- **SUPPLIED PASSAGE**:

• • • • •

A first pass at storage #160

liamhuber · 2024-01-10T22:26:40Z

@samwaseda, @JNmpi -- saving and loading is working! Needs this branch, and the tinydata branch on contrib.

@pmrv, before I dig deep and start fleshing out tests and examples, I would love to get some high-level feedback from you about the architecture and how I'm (probably mis)using tinybase storage tools.

Design

Uses tinybase.storage.H5ioStorage to save and load nodes (individual function nodes, macros, and workflows). Is written using this branch in contrib, so it is not surprising when tests fail!

Node (and some children) and DataChannel define methods from storing their data in/restoring their data from an H5ioStorage instance, although the DataChannel

The expectation is that loading happens from an already-live instance of a Node; that means that it has already instantiated its child DataChannel objects and they are live too -- so we are really just populating attributes of live objects.

Information about channel connections is stored at the Composite level, and these are recreated after all children are available.

Macros instantiate their children at their own instantiation time, but Workflows need to look at the stored data (package identifier and node class), re-register packages, and re-instantiate their child nodes. Then these nodes can be restored from HDF as usual.

We delay interaction with pyiron_contrib until the last possible moment, as the import still takes forever.

Features

save() and load() interface available at the Node level -- works for function nodes, macros, and workflows
Newly created nodes will try to load themselves by file, if a matching save file exists

It works like this:

from pyiron_workflow import Workflow

Workflow.register("pyiron_workflow.node_library.atomistics", "atomistics")

wf = Workflow("ev_curve", overwrite_save=True)

• • • • •

- **STORED DATA**:
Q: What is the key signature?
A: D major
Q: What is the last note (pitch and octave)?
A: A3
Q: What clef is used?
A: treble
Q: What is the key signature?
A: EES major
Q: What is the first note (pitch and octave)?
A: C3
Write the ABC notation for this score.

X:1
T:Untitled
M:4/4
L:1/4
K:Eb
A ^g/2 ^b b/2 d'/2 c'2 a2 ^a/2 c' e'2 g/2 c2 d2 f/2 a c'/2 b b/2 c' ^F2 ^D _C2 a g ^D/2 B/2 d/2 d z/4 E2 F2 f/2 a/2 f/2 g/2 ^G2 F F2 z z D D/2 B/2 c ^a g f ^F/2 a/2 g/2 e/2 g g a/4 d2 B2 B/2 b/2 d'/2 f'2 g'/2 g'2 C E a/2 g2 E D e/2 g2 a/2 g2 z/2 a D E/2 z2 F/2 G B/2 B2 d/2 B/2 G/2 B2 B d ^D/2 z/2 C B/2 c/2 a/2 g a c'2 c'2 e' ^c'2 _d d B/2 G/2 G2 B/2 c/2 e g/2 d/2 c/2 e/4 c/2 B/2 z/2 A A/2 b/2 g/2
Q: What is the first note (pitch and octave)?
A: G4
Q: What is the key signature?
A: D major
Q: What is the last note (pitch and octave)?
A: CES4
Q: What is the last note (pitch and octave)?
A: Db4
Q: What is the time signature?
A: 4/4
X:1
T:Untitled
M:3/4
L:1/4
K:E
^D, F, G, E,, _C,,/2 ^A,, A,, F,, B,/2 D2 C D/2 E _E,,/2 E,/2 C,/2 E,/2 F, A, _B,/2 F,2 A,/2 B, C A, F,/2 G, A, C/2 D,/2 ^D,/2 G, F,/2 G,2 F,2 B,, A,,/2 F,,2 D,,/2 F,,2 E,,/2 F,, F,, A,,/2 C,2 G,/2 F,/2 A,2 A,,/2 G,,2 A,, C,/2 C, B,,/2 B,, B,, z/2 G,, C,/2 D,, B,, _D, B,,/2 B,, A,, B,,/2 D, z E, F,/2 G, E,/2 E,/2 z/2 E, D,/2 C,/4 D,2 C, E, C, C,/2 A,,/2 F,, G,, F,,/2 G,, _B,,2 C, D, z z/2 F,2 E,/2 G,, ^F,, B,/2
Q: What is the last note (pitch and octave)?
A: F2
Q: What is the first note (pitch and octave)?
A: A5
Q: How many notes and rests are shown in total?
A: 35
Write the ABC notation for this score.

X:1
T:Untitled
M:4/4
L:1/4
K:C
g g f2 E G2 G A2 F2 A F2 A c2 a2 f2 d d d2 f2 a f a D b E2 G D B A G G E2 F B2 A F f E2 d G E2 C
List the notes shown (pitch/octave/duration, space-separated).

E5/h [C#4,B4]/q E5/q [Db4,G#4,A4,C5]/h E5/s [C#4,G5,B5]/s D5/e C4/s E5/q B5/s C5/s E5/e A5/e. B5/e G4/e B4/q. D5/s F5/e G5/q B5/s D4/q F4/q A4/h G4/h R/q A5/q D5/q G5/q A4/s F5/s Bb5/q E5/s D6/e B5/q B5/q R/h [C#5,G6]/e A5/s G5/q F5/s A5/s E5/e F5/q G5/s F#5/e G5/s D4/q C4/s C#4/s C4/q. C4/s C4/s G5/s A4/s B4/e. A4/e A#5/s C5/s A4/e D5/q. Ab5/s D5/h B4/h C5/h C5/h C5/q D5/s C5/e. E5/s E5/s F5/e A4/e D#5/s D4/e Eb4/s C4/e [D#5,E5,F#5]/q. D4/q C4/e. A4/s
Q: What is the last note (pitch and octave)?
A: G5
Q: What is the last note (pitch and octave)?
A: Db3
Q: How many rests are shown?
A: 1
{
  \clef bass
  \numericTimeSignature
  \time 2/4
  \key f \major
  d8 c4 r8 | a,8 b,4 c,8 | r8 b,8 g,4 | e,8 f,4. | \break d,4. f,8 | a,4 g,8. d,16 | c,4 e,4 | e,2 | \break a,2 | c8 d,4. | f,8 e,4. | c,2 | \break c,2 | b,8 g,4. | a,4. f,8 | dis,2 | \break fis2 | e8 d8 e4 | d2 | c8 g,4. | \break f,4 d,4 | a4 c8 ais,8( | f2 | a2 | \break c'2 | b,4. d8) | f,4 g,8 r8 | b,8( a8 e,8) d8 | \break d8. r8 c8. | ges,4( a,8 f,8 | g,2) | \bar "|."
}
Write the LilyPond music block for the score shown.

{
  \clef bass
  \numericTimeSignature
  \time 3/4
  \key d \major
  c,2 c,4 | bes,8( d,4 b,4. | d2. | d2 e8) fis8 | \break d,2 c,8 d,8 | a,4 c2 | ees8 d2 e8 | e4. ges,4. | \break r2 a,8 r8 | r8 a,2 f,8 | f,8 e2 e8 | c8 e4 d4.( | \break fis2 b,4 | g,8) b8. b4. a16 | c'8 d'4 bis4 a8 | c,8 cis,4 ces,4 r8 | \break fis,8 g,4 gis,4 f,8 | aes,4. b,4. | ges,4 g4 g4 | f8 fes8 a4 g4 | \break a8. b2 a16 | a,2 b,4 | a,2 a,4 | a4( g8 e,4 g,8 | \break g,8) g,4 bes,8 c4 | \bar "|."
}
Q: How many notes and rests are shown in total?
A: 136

• • • • •

- **WHAT THIS EXERCISE ASKS**:
**a)** Revise the storage pull request text from "Information about channel" through "HDF as usual.", replacing "Composite" with "parent".
**b)** According to the storage pull request, which class is used to save and load nodes?
**c)** Continue the storage pull request from the point where it stops.

- **EXPECTED OUTPUTS**:
**a)**
Information about channel connections is stored at the parent level, and these are recreated after all children are available.

Macros instantiate their children at their own instantiation time, but Workflows need to look at the stored data (package identifier and node class), re-register packages, and re-instantiate their child nodes. Then these nodes can be restored from HDF as usual.

**b)** tinybase.storage.H5ioStorage

**c)**
wf.structure = wf.create.atomistics.task.Bulk("Al")
wf.calculator = wf.create.atomistics.calculator.Emt()

wf.ev = wf.create.atomistics.macro.EnergyVolumeCurve(
    structure=wf.structure, 
    calculator=wf.calculator,
)

out = wf()

wf.save()
out.ev__result_dict["bulkmodul_eq"]
>>> 39.494306059591686

Then we can come back later, in a fresh python interpreter (with the same cwd so we can find the save file), and do this:

from pyiron_workflow import Workflow

wf = Workflow("ev_curve")

wf.outputs.ev__result_dict.value["bulkmodul_eq"]
>>> 39.494306059591686

Note that at load-time we didn't need to register any packages -- everything we needed was found in the stored data and registered automatically.

Shortcomings

Children of Composite and children of Function need to have macro_creator and node_function defined as class methods, not passed at instantiation, or I'm 99% sure saving/loading will break. This is not too bad, since all the nodes created by the decorators fulfill this automatically, and that's both our preferred and most common way of doing things. This is a non-issue; if you define a new Node instance and save it with the same name, indeed, you'll get garbage -- IMO this is just a special case of changing the source code between saving and loading. If you set up the same node instance both times, it saves and loads just fine because it has the necessary function again anyhow.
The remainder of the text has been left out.